▸ **Work to be completed**
Copy everything from the line containing "Time of clock at [6,37,196,233]: 11:57" down to the last of the lines below, inclusive, and leave the pictures out of your copy.
--- BEGIN ---
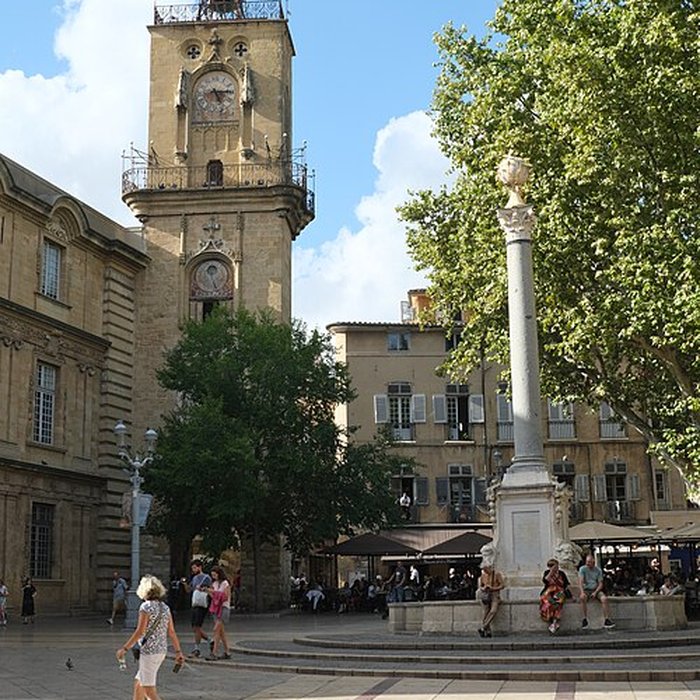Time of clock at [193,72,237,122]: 5:14
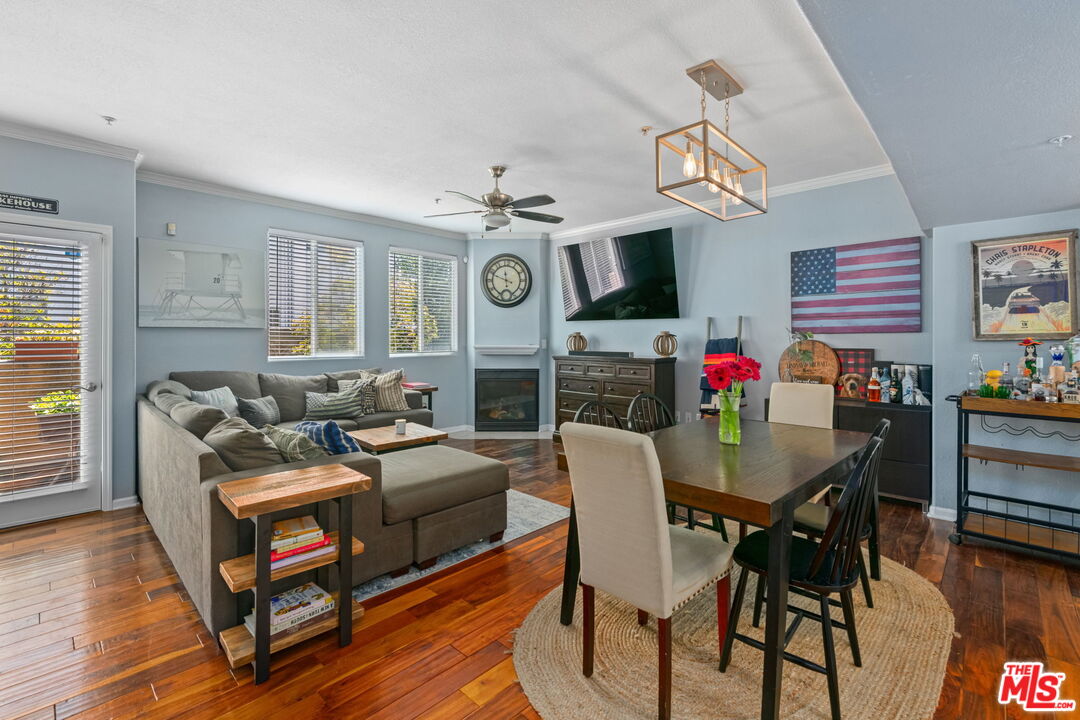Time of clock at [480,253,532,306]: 11:48
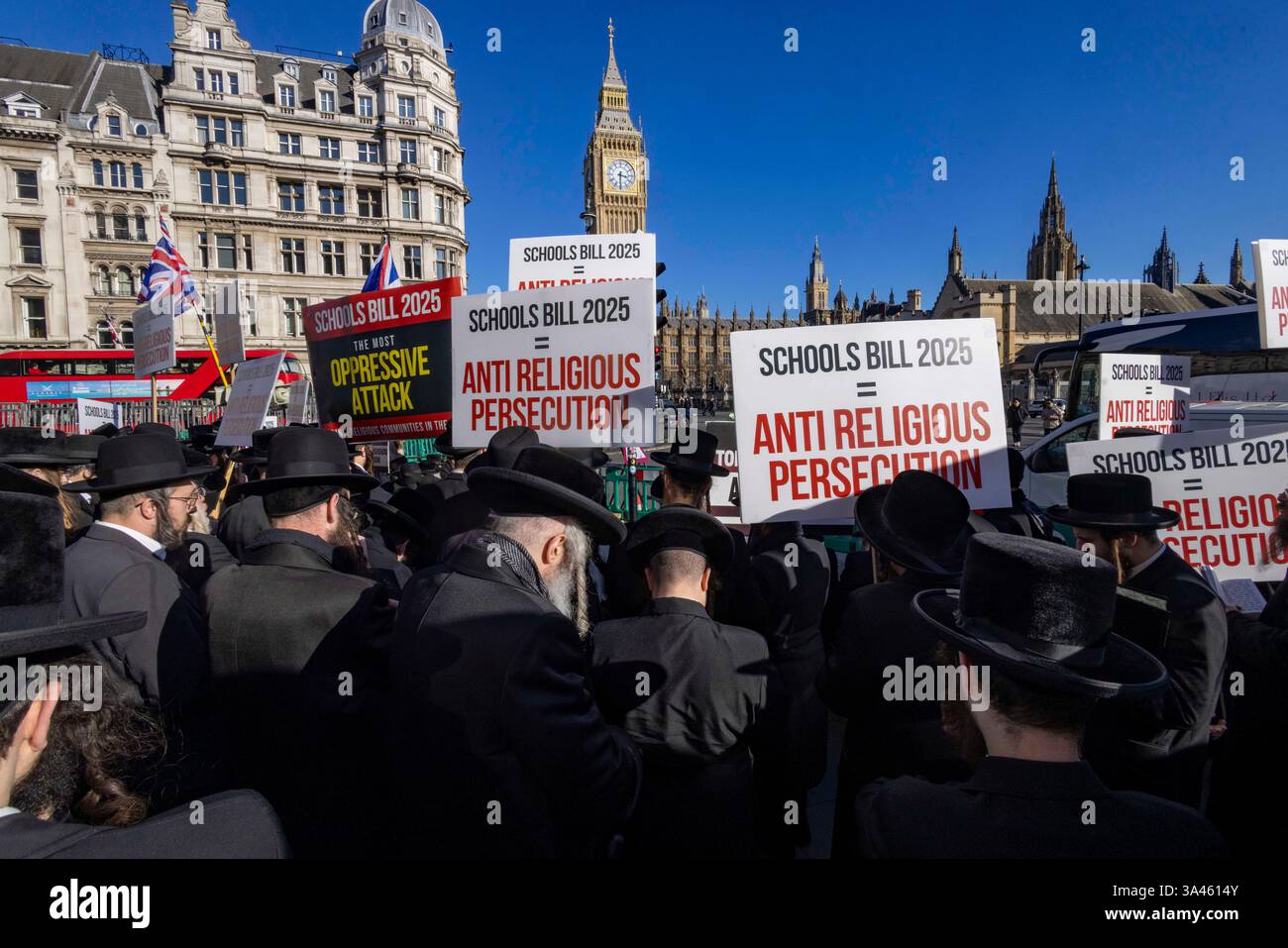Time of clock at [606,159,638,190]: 3:30
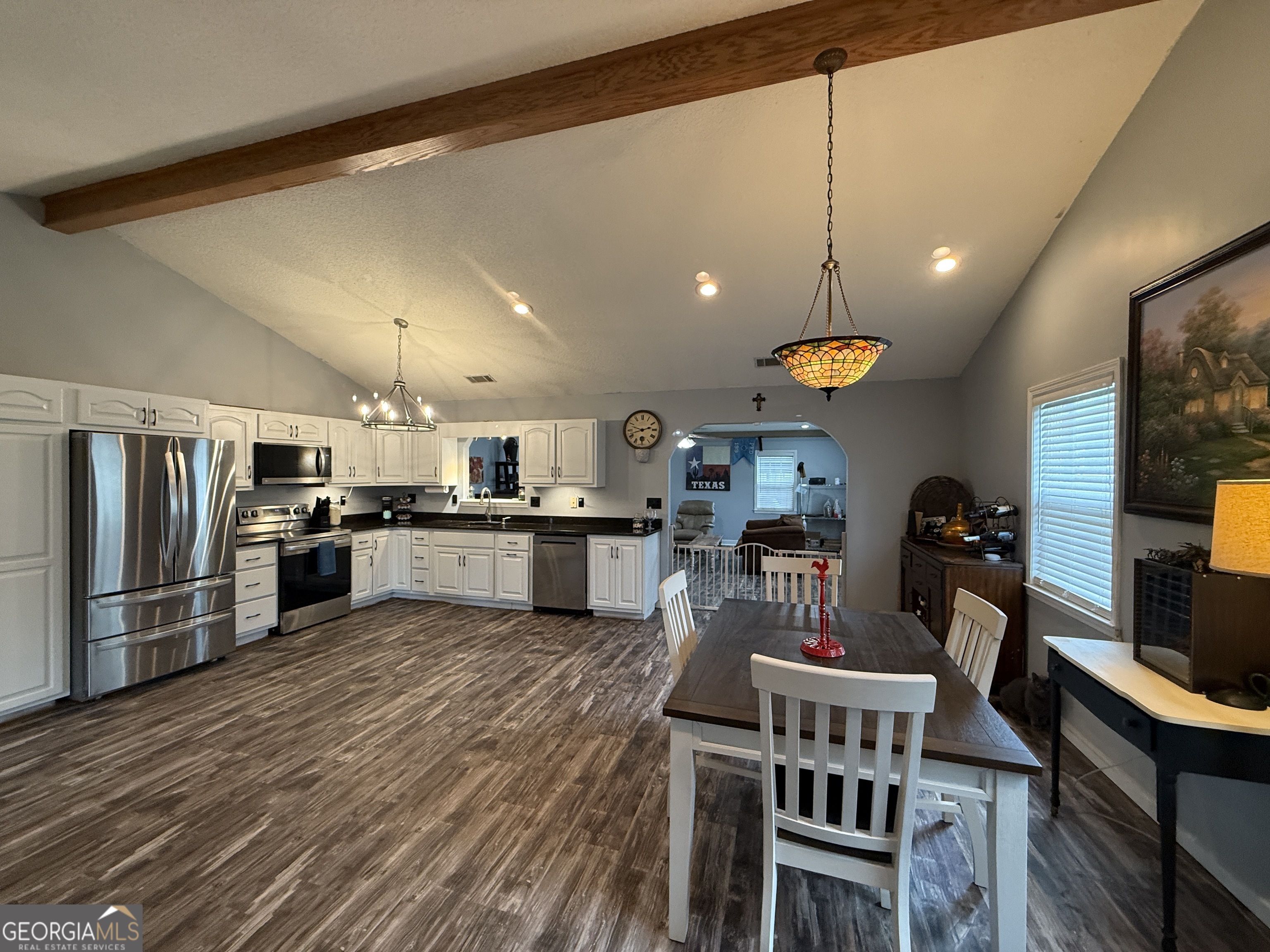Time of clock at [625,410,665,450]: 9:42
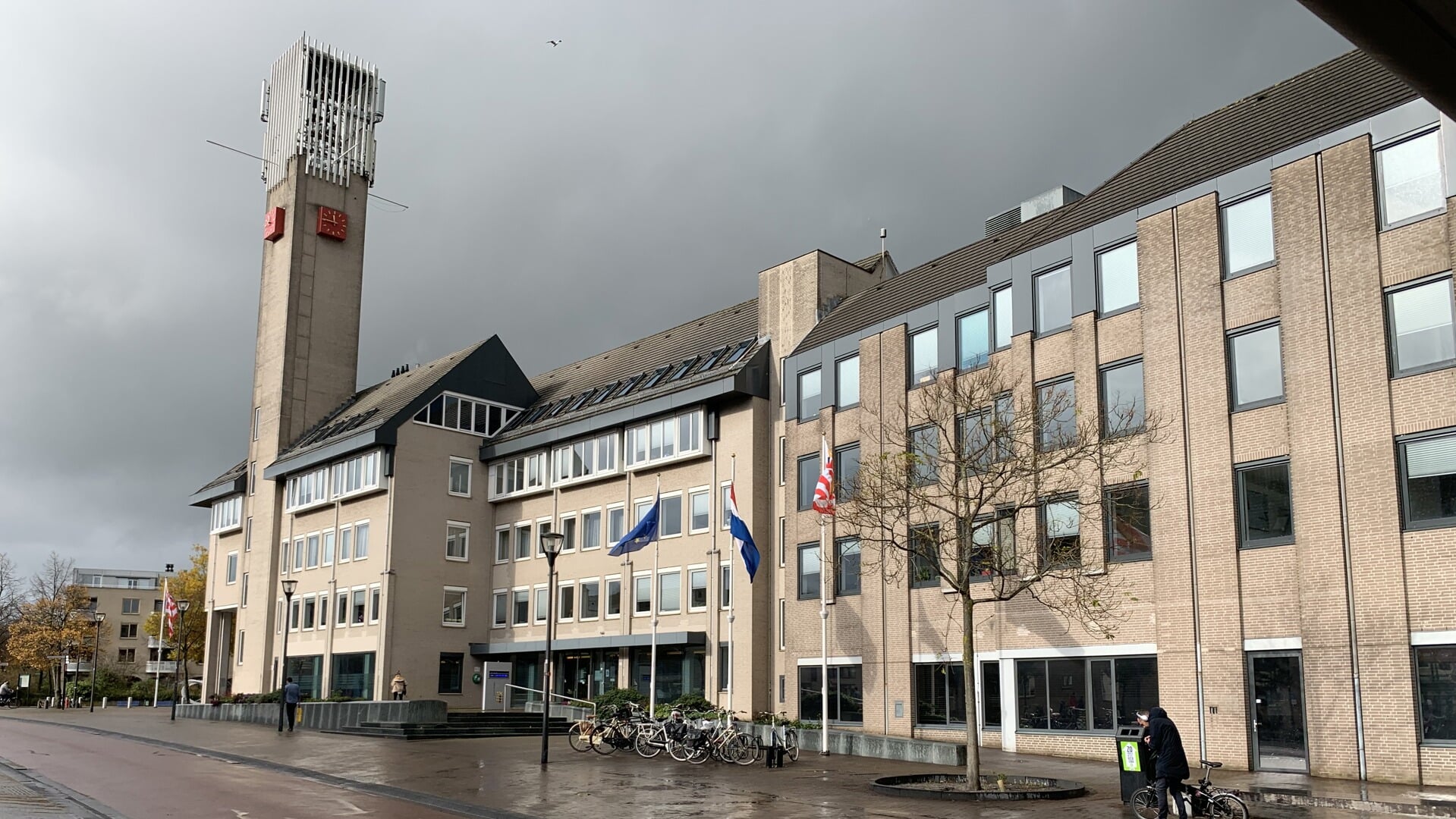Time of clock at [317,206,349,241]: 11:45
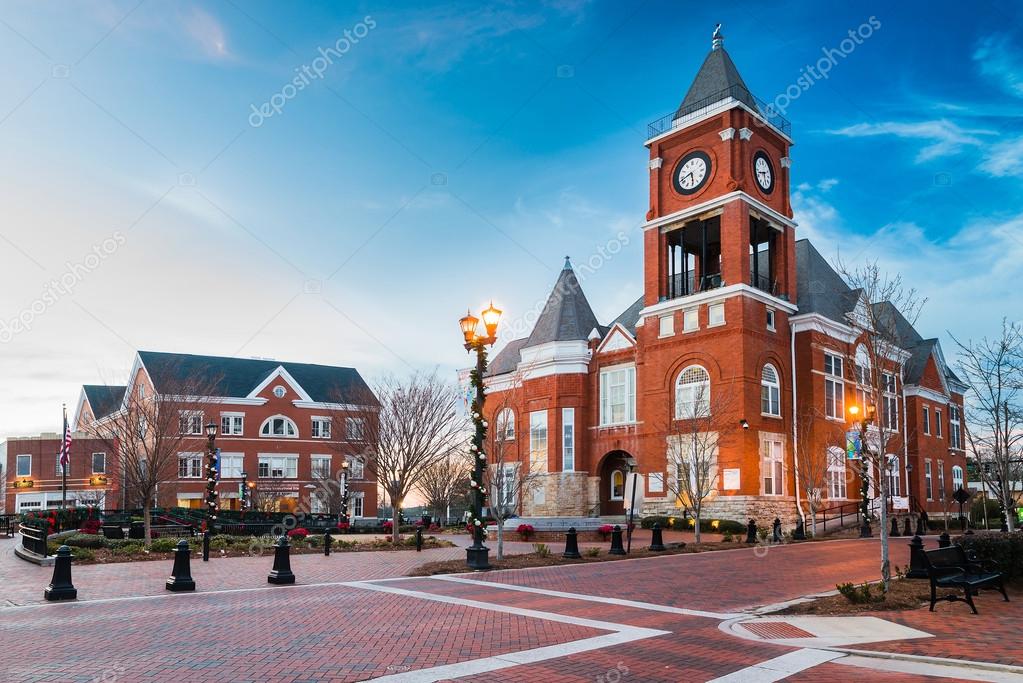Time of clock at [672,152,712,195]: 5:42
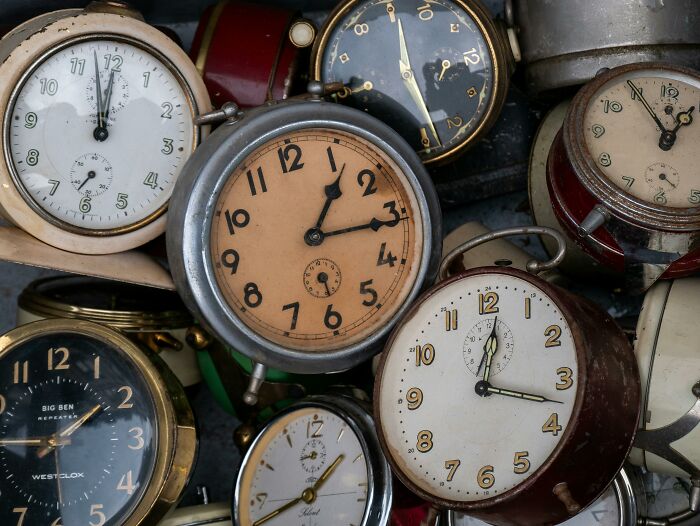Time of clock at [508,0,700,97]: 12:54
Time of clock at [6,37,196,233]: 11:57
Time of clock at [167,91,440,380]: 1:16
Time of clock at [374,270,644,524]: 12:16
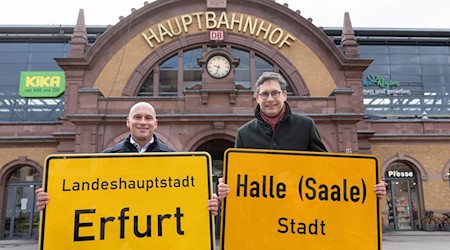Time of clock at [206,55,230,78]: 9:33
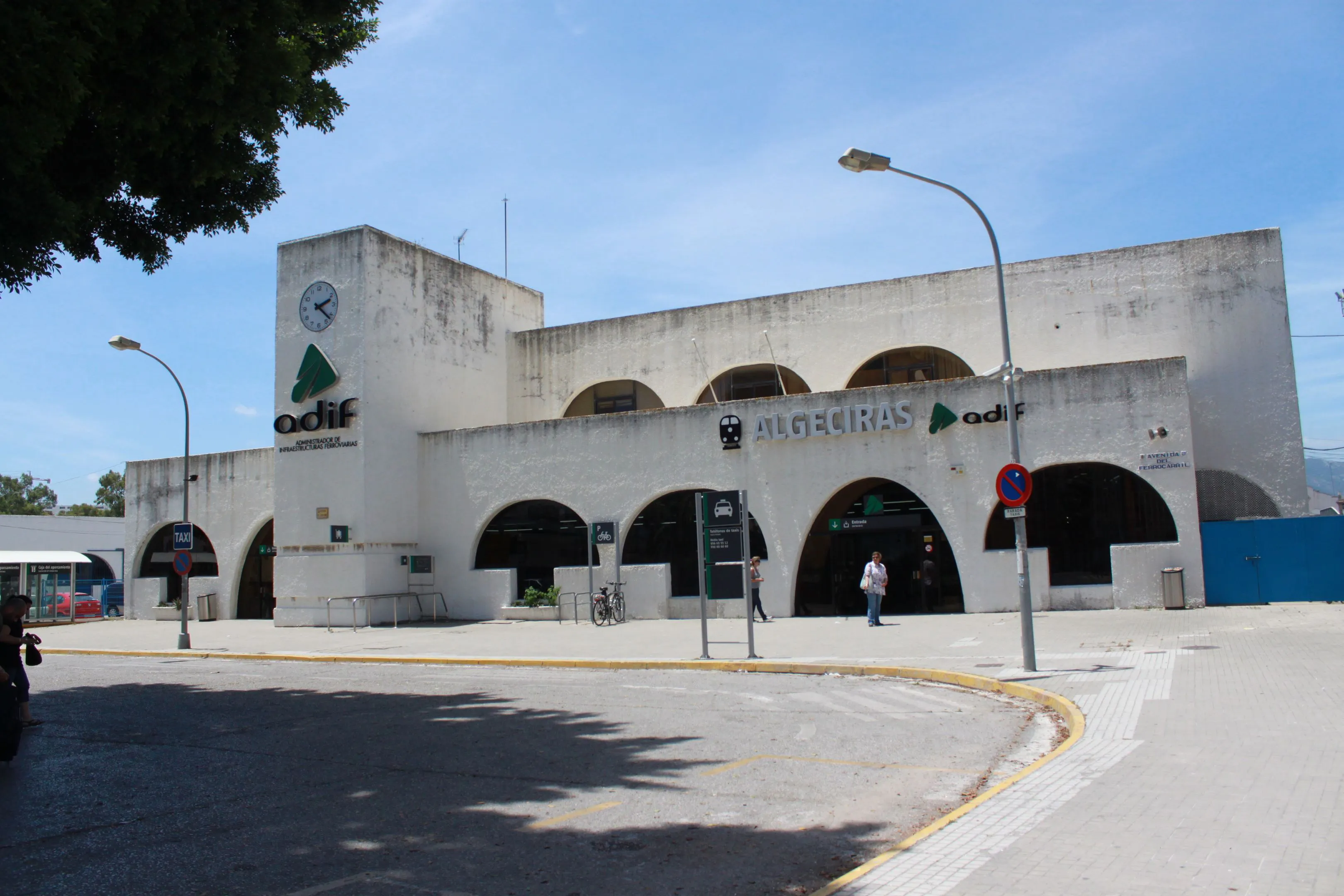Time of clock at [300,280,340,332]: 2:22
--- END ---
▸ **Response**
Time of clock at [6,37,196,233]: 11:57
Time of clock at [167,91,440,380]: 1:16
Time of clock at [374,270,644,524]: 12:16
Time of clock at [206,55,230,78]: 9:33
Time of clock at [300,280,340,332]: 2:22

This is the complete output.